━━━━━ Excerpt

First of all this program could be easily implemented using only F#, but for me is interesting to see the interaction between native F# type/structures and C#. Because of this, the code that performs the L-system rewrite is written in F# and the code that takes the result is written in C# and uses WPF.
The first thing we need is an implementation of the turtle. Since we want to use this library with several graphics toolkits, we define our own point type for the generated data.
#light
namespace Langexplr.Lsystems
open System
open Microsoft.FSharp.Math.Vector
type Point =
{x : int; y : int }
module Funcs = begin
let my_create_vector(i,j) =
let result = (create 2 0.0)

━━━━━━━━━━

▶ Exercise set:
1. In the L-system article, why does the turtle implementation define its own point type?
2. Continue the L-system article, starting right after its last line of F# code.

━━━━━ Supplied information

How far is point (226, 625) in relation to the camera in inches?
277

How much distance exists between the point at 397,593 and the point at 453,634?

━━━━━━━━━━

▶ Results by task:
1. So that the library can be used with several graphics toolkits.

2.
result.[0] <- i
result.[1] <- j
result
end
type TurtleGraphics =
class
val mutable direction : vector
val mutable position : Point
new(iX,iY) = { position = {x = iX; y = iY};
direction = Funcs.my_create_vector(1.0,0.0)}
member t.Position
with get() = t.position and
set(v) = t.position <- {x = v.x; y = v.y }
member t.Direction
with get() = t.direction and
set(v) = t.direction <- v
member t.Advance(distance : int) =
let aX = int_of_float (t.direction.[0] * float_of_int distance)
let aY = int_of_float (t.direction.[1] * float_of_int distance)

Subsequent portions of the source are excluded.